Records for the exercise
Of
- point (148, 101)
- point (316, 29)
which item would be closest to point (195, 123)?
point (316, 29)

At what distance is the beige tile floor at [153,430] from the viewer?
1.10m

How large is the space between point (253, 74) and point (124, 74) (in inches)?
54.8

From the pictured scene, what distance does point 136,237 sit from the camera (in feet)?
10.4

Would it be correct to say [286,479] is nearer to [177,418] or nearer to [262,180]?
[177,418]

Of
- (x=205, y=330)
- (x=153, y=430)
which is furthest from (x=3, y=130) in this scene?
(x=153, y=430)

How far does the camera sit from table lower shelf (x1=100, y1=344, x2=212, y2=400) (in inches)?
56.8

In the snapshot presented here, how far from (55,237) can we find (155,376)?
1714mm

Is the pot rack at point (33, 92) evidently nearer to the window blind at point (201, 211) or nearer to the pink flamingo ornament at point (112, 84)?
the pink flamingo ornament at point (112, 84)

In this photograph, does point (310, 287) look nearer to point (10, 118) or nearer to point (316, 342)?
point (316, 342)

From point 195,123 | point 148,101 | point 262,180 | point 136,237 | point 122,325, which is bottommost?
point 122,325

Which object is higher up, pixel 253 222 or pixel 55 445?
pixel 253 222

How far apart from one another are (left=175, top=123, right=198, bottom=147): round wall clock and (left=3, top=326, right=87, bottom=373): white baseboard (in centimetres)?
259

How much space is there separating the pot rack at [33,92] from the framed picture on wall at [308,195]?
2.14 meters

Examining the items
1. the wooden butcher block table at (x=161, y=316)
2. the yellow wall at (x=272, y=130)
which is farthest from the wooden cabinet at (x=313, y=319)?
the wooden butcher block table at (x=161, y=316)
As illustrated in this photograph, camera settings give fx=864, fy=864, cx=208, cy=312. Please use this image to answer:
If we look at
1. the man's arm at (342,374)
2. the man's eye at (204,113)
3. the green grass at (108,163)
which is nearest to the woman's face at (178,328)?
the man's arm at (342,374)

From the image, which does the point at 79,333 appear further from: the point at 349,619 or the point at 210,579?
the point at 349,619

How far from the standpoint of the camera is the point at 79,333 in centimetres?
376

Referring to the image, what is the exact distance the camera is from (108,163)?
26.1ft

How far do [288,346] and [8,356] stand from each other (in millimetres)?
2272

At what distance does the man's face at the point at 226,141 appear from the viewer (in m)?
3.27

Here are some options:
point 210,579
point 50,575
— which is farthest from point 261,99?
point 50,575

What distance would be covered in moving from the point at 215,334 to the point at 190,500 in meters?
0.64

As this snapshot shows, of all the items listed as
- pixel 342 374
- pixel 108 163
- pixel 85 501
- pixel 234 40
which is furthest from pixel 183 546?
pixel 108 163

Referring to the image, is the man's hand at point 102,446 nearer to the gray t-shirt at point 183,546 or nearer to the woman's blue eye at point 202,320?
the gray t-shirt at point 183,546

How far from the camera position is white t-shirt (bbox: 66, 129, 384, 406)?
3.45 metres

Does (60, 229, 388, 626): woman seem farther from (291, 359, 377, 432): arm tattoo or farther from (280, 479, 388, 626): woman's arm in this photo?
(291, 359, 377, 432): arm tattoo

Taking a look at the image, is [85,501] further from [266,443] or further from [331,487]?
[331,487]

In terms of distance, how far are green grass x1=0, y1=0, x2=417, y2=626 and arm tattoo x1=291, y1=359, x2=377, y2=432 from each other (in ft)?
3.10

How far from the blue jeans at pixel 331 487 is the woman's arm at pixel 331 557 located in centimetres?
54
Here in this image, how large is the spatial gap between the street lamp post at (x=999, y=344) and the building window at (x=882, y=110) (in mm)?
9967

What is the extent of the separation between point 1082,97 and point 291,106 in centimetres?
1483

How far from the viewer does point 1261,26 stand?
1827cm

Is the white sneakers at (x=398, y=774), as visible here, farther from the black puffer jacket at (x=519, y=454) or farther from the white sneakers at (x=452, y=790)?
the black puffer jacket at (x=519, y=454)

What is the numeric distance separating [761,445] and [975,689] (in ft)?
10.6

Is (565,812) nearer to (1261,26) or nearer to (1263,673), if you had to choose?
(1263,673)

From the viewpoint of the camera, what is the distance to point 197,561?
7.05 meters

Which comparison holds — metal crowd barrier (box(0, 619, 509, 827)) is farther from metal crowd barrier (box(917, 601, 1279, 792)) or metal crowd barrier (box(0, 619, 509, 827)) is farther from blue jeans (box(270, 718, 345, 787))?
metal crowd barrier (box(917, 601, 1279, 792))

Exercise directions
Output the lines from the line containing "Is the white" to the end, both included; add nothing.

Solution to the problem
Is the white sneakers at (x=398, y=774), as visible here, farther from the black puffer jacket at (x=519, y=454) or farther from the white sneakers at (x=452, y=790)?
the black puffer jacket at (x=519, y=454)

What is the numeric distance separating [761,445] and [975,689] (in ft)?
10.6

Is (565,812) nearer to (1261,26) or nearer to (1263,673), if you had to choose?
(1263,673)

From the viewpoint of the camera, what is the distance to point 197,561?
7.05 meters

Which comparison holds — metal crowd barrier (box(0, 619, 509, 827)) is farther from metal crowd barrier (box(917, 601, 1279, 792)) or metal crowd barrier (box(0, 619, 509, 827)) is farther from blue jeans (box(270, 718, 345, 787))?
metal crowd barrier (box(917, 601, 1279, 792))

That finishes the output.